From: <Allan_Watts(at)not-real.amp.com.au>
Date: Fri Jan 23 2004 - 04:59:59 GMT
Hi

I'm still experimenting with ways to get around my Open2 problem  ( "
open2: IO::Pipe: Can't spawn-NOWAIT:..." error after reading 64 files).

To recap, waitid didn't solve the problem in Filter.pm for me. I sometimes
get the same NOWAIT error, after reading 65 files (improvement of 1), but
it is erratic - mostly the command prompt session freezes.

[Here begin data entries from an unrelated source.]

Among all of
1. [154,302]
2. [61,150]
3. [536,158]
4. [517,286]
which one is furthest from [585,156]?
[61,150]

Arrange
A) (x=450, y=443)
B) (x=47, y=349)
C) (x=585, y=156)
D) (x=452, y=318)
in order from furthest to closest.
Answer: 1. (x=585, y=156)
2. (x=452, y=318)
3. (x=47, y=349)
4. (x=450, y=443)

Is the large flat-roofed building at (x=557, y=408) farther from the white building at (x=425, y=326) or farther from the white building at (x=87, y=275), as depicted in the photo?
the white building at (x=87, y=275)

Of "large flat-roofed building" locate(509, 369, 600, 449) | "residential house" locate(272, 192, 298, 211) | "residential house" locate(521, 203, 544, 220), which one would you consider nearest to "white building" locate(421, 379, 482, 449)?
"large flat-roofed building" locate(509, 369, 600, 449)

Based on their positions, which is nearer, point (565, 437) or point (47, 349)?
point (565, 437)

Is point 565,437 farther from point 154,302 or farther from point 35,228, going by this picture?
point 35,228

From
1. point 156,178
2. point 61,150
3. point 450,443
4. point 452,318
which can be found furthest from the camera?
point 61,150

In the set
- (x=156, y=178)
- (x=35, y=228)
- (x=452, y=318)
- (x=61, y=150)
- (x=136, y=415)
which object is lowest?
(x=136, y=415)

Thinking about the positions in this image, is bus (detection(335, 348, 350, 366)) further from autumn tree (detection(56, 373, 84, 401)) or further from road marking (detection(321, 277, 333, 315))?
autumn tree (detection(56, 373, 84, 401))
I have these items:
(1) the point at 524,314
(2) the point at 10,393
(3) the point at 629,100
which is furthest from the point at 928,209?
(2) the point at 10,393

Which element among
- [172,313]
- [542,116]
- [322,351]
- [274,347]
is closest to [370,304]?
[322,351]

However, it did work in this test script (reading a 1000 files called
0000.doc to 0999.doc - collected from my C: drive and copied into a
directory c:\cat):

for (my $k = 0; $k < 1000; $k++)
{
      my $filename = "c:/cat/".substr("0000$k",-4).".doc";
      #my $command = "c:\\data\\swish\\catdoc\\catdoc.exe $filename";  #
version 0.93.3
      my $command = "c:\\progra~1\\swish-e\\lib\\swish-e\\catdoc.exe
$filename"; # Dave's version(?)
      my $pid = IPC::Open2::open2($rdrfh, $wtrfh, "$command" );
      waitpid $pid,0;
      binmode $rdrfh, ':crlf';
      $/ = undef;

      my $content =  <$rdrfh>;
      my $mtime  = (stat $filename)[9];
      my $size = length $content;

      print <<EOF;
Content-Length: $size
Last-Mtime: $mtime
Document-Type: TXT*
Path-Name: $filename

EOF
      print $content;
}


Except for a number of particular files.  I now seem to be getting tangled
up in catdoc/Win32 issues.

I tried two version of catdoc..

The first was the one which came with Swish-e 2.4. (Sounds like Dave did
some good work with this to get it to read long file names.)  Unfortunately
for a few of my Word documents it produced only a string of question marks
- when run from the command line. Or sometimes some text, and then a string
of question marks. When called while indexing, it seemed to cause swish-e
to hang.. (on one of these files).

I downloaded V.93.3 of catdoc from
http://www.45.free.net/~vitus/ice/catdoc/

This seemed to work better (except, it couldn't handle long filenames). And
it couldn't handle 10 of my files - giving a "Bad BBD entry!" error and
freezing (in 9 out of 10 cases).  The files it didn't work on were large
files (20MB) with lots of jpg included (the staff newsletter!).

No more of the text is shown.